Riporta fedelmente tutte le righe del materiale qui sotto, lasciando fuori le immagini.

**** MATERIALE FORNITO ****

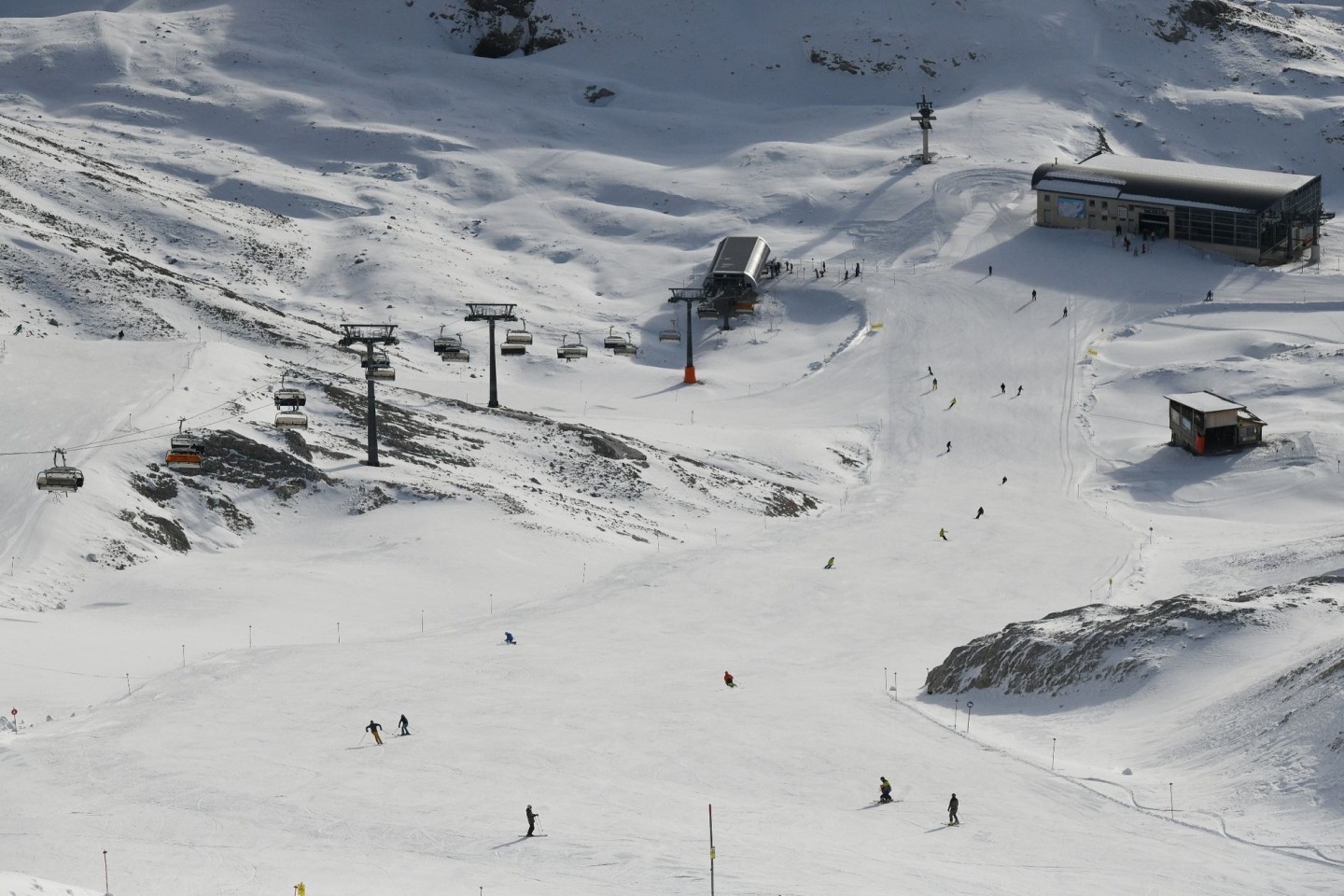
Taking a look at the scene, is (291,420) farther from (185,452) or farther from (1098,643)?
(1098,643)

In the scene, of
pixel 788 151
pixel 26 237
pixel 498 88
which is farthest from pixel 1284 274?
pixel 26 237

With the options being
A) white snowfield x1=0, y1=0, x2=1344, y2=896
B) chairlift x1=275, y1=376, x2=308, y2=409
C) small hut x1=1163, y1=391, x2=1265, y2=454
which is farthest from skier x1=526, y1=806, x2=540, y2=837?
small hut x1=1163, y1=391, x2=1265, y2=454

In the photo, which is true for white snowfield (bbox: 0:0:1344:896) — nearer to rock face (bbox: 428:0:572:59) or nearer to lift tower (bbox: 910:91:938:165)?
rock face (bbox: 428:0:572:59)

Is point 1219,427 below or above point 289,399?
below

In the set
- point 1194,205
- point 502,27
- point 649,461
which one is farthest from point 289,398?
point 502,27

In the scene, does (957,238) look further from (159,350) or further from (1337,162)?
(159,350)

****

▶ [SOLUZIONE PROPOSTA]
Taking a look at the scene, is (291,420) farther from (185,452) or farther from (1098,643)?
(1098,643)

In the scene, of
pixel 788 151
pixel 26 237
pixel 498 88
which is farthest from pixel 1284 274?
pixel 26 237

With the options being
A) white snowfield x1=0, y1=0, x2=1344, y2=896
B) chairlift x1=275, y1=376, x2=308, y2=409
C) small hut x1=1163, y1=391, x2=1265, y2=454
which is farthest from skier x1=526, y1=806, x2=540, y2=837?
small hut x1=1163, y1=391, x2=1265, y2=454

In the photo, which is true for white snowfield (bbox: 0:0:1344:896) — nearer to rock face (bbox: 428:0:572:59) or nearer to lift tower (bbox: 910:91:938:165)?
rock face (bbox: 428:0:572:59)

Is point 1219,427 below or above point 289,399?
below

In the set
- point 1194,205
- point 502,27
- point 649,461
which one is farthest from point 289,398?
point 502,27

In the scene, does (957,238) look further from (159,350) or further from (1337,162)?
(159,350)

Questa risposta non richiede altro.